To keep up defenses, agencies must implement enterprise resiliency capabilities and a holistic architecture that provides a zero-trust solution, verifying all users and devices and offering enterprise-scale data protection and cyber resiliency.
A zero-trust infrastructure enforces risk-based security controls and policies, monitors data in real time, detects and prevents unauthorized data access and improves data resiliency and availability, among other things.
Such an architecture will prevent attackers from compromising a network, or for those criminals already inside the system, from moving laterally. Each device -- whether it’s a laptop, mobile phone or tablet -- uses a token to authenticate it to the zero-trust software.

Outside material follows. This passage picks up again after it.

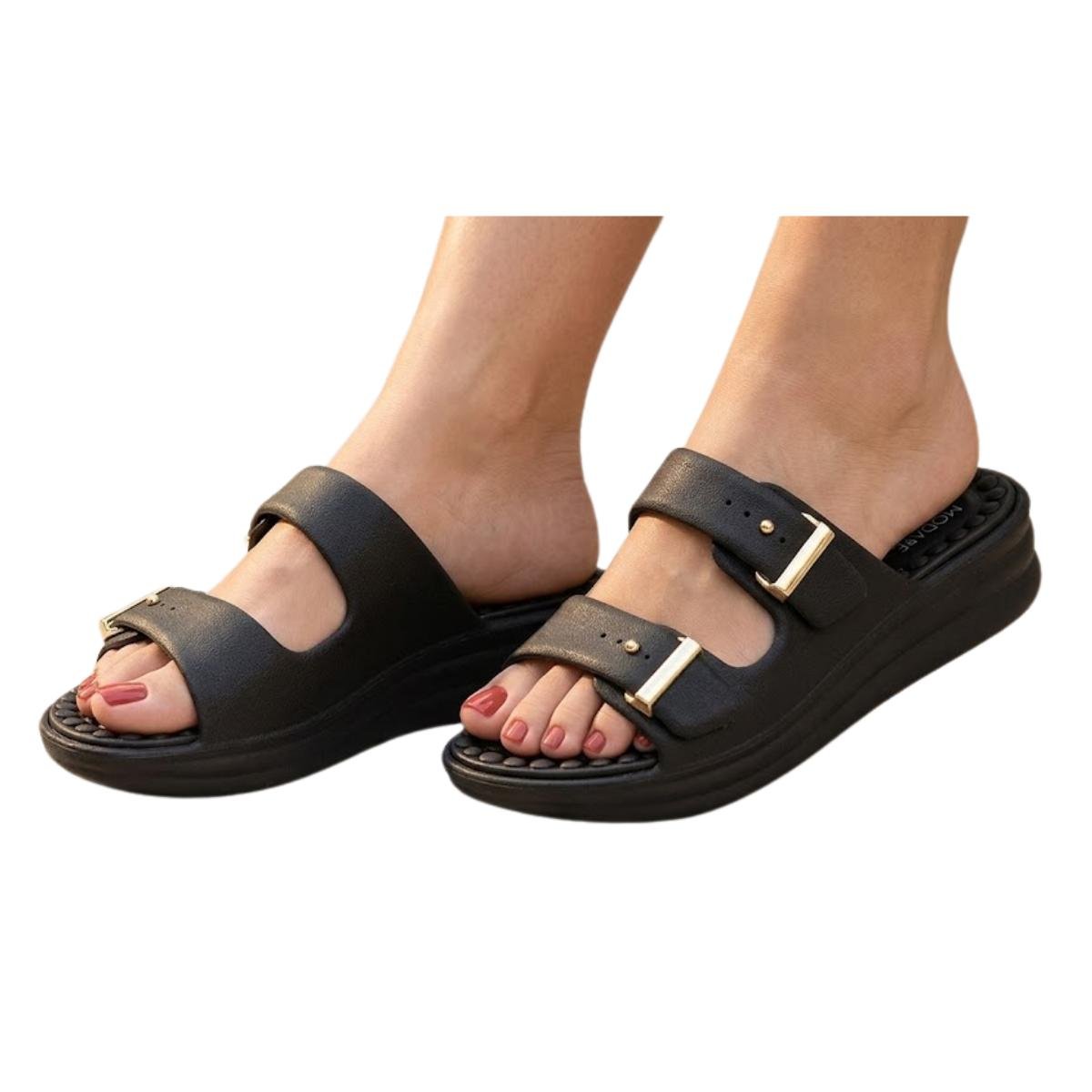 Sandália Papete Flat Casual Feminino Modare 7214.100 Preto Preto 5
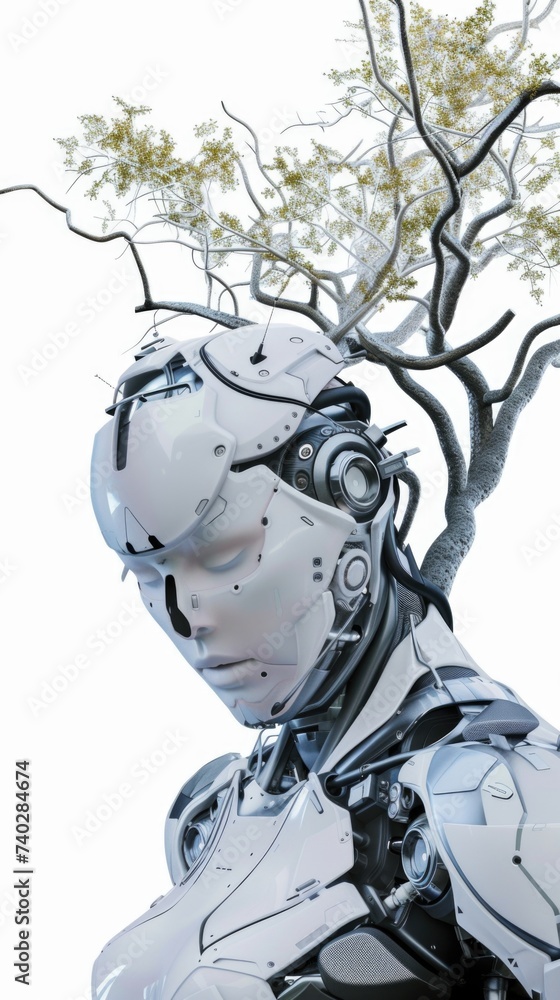Poster a robot with a tree in the background. robot with a tree with leaves growing out of his body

As more employees will be logging onto the VPN from home, agencies must also monitor their VPN connections more closely than ever. It should be agency policy for employees using a work device from home or from any place outside the office should be connected via VPN while online, at all times. The security team should verify that logs are going into their security information management systems, and if they’re not, they must complete additional periodic reviews of those logs to verify each connection.
Agencies must develop and deploy defenses, including data-loss protection, blockage of untrusted software, multifactor authentication and collaborative data access control tools. Those agencies that do not have sound security processes in place today must take steps to mobilize enterprise resiliency and mitigate cyber threats.
We must ensure our essential systems and critical infrastructure have the solutions in place to stymie all cyberattacks and defend government agencies and ultimately the nation’s assets.
John DeSimone is vice president of cybersecurity and special missions for Raytheon Intelligence and Space.